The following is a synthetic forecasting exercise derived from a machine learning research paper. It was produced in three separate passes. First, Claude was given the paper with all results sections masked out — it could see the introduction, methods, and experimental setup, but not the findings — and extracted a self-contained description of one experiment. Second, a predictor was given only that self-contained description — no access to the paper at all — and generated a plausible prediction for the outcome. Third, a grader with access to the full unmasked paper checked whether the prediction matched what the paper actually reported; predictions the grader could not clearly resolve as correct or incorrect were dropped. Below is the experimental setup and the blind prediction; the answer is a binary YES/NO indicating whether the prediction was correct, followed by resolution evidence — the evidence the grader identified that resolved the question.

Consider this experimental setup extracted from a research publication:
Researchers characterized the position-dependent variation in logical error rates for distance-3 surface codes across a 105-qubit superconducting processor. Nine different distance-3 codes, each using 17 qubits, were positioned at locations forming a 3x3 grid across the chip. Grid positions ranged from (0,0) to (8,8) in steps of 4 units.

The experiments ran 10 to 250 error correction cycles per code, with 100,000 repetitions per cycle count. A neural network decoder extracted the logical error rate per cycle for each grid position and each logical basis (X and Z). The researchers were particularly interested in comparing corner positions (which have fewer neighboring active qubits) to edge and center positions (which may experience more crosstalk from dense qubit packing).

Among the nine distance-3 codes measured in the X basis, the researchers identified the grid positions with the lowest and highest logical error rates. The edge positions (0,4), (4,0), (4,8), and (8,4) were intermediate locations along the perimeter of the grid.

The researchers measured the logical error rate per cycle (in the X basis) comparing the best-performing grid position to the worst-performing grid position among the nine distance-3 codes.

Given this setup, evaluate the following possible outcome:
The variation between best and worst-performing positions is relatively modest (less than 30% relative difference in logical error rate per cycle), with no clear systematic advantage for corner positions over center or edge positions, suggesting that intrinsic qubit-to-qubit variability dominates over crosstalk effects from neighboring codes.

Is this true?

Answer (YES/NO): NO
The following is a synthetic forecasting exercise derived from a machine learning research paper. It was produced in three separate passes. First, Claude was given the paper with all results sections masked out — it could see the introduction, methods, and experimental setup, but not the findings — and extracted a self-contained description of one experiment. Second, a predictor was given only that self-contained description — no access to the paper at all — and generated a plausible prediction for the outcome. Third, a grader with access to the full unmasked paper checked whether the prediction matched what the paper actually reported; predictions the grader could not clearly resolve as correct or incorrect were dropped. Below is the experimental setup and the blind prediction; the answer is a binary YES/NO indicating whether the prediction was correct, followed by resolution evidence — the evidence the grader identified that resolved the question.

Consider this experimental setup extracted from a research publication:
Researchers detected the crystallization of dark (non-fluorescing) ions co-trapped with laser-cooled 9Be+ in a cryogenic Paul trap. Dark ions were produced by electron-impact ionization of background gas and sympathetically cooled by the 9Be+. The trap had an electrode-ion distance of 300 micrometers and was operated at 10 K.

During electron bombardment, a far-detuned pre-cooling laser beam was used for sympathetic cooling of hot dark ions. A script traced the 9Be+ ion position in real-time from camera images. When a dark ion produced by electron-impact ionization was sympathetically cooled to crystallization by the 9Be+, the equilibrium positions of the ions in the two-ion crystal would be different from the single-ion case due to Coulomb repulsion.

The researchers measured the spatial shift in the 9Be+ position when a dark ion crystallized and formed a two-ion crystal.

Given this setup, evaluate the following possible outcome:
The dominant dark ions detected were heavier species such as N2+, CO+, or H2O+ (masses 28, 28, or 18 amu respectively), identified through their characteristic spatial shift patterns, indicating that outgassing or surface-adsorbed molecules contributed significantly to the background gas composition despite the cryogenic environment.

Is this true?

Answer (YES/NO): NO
--
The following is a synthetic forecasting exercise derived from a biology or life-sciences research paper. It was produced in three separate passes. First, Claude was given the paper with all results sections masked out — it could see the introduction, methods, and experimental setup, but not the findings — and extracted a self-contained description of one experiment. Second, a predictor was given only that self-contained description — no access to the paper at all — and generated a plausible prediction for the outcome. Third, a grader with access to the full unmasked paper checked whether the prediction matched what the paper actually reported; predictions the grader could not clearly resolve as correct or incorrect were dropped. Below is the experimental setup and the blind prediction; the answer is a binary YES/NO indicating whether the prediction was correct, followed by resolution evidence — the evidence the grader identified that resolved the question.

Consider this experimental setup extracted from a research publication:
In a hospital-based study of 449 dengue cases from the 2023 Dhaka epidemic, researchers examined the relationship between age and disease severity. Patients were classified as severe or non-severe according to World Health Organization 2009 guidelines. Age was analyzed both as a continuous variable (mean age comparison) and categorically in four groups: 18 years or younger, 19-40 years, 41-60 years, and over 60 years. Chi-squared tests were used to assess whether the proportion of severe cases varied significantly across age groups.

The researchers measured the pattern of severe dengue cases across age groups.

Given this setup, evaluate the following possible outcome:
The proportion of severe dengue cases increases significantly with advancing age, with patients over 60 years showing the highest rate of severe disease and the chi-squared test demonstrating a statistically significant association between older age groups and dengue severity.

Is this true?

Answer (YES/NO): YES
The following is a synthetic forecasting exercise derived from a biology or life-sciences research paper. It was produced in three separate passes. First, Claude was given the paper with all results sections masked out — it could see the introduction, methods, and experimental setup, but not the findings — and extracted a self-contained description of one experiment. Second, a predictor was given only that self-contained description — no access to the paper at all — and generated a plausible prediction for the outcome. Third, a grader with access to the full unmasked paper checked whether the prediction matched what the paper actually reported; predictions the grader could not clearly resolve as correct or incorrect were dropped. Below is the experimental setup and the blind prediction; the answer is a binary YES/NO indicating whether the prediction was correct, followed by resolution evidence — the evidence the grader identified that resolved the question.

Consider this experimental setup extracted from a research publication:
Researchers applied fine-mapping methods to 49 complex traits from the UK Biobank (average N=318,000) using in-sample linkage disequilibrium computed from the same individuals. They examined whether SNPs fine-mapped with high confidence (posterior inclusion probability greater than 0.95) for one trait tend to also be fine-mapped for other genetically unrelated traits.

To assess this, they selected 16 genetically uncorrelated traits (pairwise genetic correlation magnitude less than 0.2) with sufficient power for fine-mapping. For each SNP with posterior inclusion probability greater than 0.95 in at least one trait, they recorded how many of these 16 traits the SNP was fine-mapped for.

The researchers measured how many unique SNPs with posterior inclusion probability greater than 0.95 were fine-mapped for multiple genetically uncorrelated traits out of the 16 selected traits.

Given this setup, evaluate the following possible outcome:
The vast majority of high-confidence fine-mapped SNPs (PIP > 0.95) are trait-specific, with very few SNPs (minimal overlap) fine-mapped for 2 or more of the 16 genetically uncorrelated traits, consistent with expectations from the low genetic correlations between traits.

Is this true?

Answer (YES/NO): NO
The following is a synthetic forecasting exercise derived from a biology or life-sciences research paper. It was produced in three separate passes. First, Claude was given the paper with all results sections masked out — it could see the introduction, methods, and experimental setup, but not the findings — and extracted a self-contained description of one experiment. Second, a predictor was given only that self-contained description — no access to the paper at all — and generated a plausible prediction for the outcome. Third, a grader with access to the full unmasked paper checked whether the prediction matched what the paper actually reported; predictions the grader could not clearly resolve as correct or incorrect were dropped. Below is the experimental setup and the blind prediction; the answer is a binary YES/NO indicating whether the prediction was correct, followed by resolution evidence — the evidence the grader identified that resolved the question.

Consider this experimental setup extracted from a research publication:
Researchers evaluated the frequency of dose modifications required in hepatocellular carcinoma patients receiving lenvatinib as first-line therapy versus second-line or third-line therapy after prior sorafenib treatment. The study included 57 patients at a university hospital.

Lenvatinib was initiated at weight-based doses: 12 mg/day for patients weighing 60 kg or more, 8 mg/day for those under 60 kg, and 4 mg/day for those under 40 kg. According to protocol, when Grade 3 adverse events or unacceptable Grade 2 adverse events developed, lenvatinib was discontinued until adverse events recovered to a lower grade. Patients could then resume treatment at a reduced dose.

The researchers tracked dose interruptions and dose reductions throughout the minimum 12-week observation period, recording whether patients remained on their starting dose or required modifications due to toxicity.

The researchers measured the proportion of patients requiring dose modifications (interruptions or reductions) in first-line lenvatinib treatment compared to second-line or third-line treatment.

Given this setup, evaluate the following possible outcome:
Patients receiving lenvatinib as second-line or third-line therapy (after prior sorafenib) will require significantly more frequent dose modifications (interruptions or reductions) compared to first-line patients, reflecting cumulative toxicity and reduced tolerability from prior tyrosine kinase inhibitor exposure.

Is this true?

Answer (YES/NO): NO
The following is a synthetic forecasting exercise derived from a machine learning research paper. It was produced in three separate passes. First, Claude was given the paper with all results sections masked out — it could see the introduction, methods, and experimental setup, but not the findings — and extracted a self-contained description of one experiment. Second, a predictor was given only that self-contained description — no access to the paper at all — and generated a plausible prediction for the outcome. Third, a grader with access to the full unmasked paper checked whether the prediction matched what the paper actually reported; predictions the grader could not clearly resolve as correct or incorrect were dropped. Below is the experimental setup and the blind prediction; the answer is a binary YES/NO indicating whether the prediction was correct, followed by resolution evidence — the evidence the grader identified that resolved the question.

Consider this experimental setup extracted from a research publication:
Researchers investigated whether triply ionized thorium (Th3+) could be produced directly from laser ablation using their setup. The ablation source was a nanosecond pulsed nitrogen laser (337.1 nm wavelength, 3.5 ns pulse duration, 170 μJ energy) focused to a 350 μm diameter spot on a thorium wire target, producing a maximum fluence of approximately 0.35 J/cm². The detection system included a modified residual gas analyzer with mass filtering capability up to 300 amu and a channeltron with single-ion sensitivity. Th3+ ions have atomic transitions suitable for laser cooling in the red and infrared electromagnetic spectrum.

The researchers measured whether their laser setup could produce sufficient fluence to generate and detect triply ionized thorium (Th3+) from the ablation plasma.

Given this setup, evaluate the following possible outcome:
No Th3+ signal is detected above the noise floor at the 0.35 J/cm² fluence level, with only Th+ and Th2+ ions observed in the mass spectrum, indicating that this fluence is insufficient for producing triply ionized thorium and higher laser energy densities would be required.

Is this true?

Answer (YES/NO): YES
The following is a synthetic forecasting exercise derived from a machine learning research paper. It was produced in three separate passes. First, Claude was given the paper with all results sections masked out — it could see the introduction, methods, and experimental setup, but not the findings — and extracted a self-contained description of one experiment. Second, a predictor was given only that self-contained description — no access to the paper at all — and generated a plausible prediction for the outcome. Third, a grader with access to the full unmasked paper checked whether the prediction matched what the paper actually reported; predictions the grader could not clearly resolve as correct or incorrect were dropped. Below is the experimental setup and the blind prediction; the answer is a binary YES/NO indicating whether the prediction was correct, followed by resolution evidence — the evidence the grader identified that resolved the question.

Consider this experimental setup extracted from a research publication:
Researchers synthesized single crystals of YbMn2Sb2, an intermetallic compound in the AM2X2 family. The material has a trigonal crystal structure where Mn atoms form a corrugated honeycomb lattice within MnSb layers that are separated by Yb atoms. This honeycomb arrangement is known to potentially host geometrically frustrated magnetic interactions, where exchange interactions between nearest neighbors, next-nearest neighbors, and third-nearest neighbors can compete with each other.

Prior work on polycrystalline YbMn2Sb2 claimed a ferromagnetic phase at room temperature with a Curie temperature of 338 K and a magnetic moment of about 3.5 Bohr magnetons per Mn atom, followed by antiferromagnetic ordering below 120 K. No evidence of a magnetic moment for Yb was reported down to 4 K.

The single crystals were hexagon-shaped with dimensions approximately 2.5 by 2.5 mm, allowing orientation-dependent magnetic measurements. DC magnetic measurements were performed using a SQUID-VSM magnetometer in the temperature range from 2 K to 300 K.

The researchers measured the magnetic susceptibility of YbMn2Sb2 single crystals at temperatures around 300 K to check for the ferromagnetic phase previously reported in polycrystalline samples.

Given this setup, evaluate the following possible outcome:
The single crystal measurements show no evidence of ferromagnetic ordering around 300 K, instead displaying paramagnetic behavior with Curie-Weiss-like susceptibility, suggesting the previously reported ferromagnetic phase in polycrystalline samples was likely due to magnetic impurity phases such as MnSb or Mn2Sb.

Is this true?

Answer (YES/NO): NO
* * *
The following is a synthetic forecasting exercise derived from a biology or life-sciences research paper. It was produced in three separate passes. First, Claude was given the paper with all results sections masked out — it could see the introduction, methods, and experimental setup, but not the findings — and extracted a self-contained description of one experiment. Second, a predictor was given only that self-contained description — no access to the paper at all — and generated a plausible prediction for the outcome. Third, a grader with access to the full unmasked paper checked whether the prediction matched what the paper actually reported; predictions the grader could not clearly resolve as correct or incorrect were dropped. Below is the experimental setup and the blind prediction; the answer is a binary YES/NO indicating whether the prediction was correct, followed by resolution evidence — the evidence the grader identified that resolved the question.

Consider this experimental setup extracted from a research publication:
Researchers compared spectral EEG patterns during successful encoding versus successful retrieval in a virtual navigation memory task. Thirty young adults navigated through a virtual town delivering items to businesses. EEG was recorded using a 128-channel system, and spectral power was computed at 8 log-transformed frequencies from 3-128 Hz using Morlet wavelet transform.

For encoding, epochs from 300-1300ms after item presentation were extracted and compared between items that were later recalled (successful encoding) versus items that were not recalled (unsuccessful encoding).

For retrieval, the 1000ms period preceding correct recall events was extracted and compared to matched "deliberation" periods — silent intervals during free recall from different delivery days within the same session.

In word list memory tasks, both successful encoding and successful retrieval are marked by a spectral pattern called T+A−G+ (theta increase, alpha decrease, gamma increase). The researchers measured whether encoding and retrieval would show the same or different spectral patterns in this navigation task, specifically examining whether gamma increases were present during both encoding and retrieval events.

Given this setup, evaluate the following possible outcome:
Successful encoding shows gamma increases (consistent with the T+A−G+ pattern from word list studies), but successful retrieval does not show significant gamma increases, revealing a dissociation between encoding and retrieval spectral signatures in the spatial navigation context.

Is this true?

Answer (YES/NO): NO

**Exercise brief**
Please show every line of the entries above that contains the word "worst".

**Task output**
The researchers measured the logical error rate per cycle (in the X basis) comparing the best-performing grid position to the worst-performing grid position among the nine distance-3 codes.
The variation between best and worst-performing positions is relatively modest (less than 30% relative difference in logical error rate per cycle), with no clear systematic advantage for corner positions over center or edge positions, suggesting that intrinsic qubit-to-qubit variability dominates over crosstalk effects from neighboring codes.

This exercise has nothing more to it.